Deux styles de musique se partagent l'île de La Réunion, le séga et le maloya. Les deux se dansent, mais le maloya est aussi une musique de révolte et d'expression spirituelle. Genre ancestral mais toujours remuant, le maloya a très bien su s’adapter aux préoccupations et aux variations musicales du monde moderne. Des premiers enregistrements à ses hybrides électroniques, petit tour de l’île sur un rythme ternaire…

Le maloya passionne les historiens, les anthropologues, les musicologues et tous les amateurs de musiques non frelatées. Preuve de son importance culturelle, l’Unesco l’a classé au patrimoine immatériel de l’humanité en 2009. Cette musique vient de La Réunion, une île vierge jusqu’au XVIe siècle, colonisée par la France qui met au travail des esclaves dans les plantations de café. Progressivement habitée par des populations originaires d’Afrique, d’Inde, de France ou de Madagascar, l’île finit par conceptualiser son propre style de musique inspiré des chants des esclaves, le maloya, qu’on surnomme parfois le “blues créole”. Fleur sauvage, le maloya, dont le nom viendrait du mot malgache “maloy aho” (parler), est, dans sa version traditionnelle, joué avec des instruments acoustiques comme le kayamb, un hochet rectangulaire fabriqué avec des tiges de canne à sucre et des graines ; le bobre, un arc musical cousin du berimbau brésilien ; le pikèr, un cylindre de bambou frappé avec des baguettes ; le roulèr, un tambour basse. Avec un tel attirail, le maloya est forcément une musique très rythmique, dont les saccades ternaires complexes donnent au non-initié envie de danser, mais sans qu’il sache trop comment.

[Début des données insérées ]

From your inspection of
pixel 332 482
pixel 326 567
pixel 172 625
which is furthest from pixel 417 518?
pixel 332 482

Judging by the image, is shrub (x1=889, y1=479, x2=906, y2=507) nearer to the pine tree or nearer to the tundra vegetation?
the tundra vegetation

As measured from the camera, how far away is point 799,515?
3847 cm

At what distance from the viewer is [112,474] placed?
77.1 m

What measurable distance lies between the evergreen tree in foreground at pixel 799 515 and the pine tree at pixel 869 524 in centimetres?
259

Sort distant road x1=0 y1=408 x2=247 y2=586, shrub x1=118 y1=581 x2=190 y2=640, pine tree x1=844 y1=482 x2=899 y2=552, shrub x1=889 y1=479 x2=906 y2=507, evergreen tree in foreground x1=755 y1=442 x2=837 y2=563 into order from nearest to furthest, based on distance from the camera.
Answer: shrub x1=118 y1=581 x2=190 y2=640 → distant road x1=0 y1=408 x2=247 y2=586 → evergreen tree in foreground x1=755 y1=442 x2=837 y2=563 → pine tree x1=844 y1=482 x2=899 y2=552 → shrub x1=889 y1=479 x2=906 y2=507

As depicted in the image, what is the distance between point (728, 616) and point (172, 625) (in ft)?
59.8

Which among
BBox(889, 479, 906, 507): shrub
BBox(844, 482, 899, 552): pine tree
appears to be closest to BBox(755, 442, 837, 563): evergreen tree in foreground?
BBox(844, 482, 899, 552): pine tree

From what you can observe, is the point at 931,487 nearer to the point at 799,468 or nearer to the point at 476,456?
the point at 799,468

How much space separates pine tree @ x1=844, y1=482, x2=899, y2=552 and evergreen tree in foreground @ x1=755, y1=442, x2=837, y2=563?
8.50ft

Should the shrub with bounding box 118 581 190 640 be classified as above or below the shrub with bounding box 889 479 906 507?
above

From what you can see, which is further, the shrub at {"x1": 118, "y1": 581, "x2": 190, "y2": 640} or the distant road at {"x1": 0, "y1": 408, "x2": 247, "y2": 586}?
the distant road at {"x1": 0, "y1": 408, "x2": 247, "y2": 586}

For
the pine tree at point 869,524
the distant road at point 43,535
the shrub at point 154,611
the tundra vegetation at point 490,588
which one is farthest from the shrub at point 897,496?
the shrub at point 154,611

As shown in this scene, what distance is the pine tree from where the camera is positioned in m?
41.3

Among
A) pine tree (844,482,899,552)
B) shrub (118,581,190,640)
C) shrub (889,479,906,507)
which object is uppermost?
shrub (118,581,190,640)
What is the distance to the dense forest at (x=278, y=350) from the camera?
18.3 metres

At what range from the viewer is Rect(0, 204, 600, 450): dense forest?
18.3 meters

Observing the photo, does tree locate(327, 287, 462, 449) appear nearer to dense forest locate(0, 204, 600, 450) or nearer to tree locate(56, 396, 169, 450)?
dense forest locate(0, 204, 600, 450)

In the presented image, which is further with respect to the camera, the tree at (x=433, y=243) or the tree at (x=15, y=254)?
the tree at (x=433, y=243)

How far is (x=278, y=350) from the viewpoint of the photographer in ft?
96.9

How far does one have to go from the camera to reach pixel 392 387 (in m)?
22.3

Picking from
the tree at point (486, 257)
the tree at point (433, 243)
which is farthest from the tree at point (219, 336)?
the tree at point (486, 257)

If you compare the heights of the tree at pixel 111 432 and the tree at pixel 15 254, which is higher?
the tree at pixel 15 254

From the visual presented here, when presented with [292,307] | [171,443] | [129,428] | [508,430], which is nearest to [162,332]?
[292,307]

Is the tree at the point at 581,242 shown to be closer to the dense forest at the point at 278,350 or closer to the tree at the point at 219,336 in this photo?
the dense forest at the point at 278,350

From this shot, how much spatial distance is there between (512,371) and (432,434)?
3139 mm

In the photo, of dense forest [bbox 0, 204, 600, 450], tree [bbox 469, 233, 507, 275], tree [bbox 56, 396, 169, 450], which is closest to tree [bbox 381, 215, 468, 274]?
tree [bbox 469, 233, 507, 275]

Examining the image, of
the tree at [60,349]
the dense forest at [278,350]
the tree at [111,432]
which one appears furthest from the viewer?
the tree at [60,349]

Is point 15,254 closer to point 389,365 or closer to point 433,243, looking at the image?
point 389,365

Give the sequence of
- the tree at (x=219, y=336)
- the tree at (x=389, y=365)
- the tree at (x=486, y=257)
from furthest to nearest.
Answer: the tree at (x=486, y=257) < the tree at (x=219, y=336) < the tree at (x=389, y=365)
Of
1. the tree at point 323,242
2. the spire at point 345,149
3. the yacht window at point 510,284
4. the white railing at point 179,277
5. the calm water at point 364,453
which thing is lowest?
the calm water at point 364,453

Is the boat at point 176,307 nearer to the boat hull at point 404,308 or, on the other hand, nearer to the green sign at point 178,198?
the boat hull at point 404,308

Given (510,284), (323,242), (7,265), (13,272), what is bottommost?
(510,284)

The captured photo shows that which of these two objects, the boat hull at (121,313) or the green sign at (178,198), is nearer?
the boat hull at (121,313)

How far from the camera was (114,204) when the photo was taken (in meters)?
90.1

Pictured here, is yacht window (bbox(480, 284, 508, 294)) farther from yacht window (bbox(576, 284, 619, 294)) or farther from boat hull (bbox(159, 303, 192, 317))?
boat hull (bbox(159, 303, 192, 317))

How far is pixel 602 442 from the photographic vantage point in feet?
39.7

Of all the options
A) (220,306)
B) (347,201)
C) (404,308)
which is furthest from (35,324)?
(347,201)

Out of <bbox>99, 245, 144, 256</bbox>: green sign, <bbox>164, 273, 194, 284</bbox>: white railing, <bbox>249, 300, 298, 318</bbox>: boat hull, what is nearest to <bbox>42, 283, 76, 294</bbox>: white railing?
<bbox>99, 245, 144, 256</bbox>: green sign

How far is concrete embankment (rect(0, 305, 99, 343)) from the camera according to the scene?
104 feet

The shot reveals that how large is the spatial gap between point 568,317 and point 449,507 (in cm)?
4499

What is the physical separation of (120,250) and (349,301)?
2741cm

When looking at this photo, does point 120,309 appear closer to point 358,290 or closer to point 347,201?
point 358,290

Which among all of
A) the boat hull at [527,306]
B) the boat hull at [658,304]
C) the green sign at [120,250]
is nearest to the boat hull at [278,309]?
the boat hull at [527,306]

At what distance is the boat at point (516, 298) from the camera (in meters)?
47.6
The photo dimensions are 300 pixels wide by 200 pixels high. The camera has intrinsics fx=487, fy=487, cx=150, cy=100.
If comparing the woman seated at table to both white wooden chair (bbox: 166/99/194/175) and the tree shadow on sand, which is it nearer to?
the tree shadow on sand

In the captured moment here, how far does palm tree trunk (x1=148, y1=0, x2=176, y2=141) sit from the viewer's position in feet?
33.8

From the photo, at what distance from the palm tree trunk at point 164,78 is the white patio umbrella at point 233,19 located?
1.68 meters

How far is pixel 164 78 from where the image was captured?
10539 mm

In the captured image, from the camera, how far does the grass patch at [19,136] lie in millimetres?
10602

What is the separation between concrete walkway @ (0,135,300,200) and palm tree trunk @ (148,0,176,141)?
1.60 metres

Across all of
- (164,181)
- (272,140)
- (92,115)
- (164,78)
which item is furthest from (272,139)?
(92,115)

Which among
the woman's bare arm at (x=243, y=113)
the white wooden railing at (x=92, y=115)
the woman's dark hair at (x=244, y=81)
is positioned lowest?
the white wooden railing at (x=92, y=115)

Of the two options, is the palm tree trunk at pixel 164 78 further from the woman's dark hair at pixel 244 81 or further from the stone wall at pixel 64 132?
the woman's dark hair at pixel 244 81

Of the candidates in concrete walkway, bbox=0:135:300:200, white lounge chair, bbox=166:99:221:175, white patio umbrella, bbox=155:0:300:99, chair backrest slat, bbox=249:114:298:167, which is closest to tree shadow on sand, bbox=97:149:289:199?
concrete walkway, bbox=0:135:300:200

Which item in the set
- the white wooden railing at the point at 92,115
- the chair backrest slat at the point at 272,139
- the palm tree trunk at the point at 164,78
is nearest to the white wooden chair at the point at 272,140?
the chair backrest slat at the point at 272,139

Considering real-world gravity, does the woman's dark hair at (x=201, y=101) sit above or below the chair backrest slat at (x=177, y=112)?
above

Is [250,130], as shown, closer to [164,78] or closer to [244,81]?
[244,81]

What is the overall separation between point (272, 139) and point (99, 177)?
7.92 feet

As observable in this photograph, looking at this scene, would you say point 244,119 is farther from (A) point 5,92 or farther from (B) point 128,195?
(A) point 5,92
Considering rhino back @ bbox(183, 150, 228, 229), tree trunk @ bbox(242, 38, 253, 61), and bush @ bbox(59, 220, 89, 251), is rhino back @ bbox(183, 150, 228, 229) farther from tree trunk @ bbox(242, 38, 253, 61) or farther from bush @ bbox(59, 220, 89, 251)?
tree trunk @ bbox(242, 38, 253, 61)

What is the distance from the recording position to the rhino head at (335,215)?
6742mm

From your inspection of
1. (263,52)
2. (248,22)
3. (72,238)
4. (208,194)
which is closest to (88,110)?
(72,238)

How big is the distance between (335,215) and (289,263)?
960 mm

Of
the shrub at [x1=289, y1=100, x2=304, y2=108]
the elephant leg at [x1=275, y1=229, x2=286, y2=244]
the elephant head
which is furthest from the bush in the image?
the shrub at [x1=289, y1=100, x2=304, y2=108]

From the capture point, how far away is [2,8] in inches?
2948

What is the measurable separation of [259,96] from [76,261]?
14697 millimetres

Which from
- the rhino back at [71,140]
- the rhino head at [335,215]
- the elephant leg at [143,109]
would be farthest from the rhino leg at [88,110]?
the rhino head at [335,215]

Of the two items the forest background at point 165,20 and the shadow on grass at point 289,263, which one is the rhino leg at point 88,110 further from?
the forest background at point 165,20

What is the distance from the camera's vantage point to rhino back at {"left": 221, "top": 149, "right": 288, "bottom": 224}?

Dans la forme, vu de loin, le maloya peut évoquer certaines musiques rurales et rituelles du Brésil ou de Haïti, voire la musique de Mardi-Gras de La Nouvelle-Orléans, ou les anciennes mélodies des quadrilles français en pays cajun. Le maloya est indissociable de la langue créole réunionnaise, et il est depuis toujours honoré par de sacrément bons poètes, et d’encore meilleurs vocalistes, hommes comme femmes. Il se décline en diverses variétés, du rituel religieux (dans les services kabaré des Malbars) aux productions purement récréatives en passant par le militantisme politique (il fut la bande-son de la lutte pour l’autonomie). De même, il diversifie sa forme musicale, en s’hybridant avec le rock, le jazz, le reggae, la musique électronique… C’est une musique de La Réunion mais qui se pratique aussi en métropole, dans la diaspora réunionnaise et au-delà.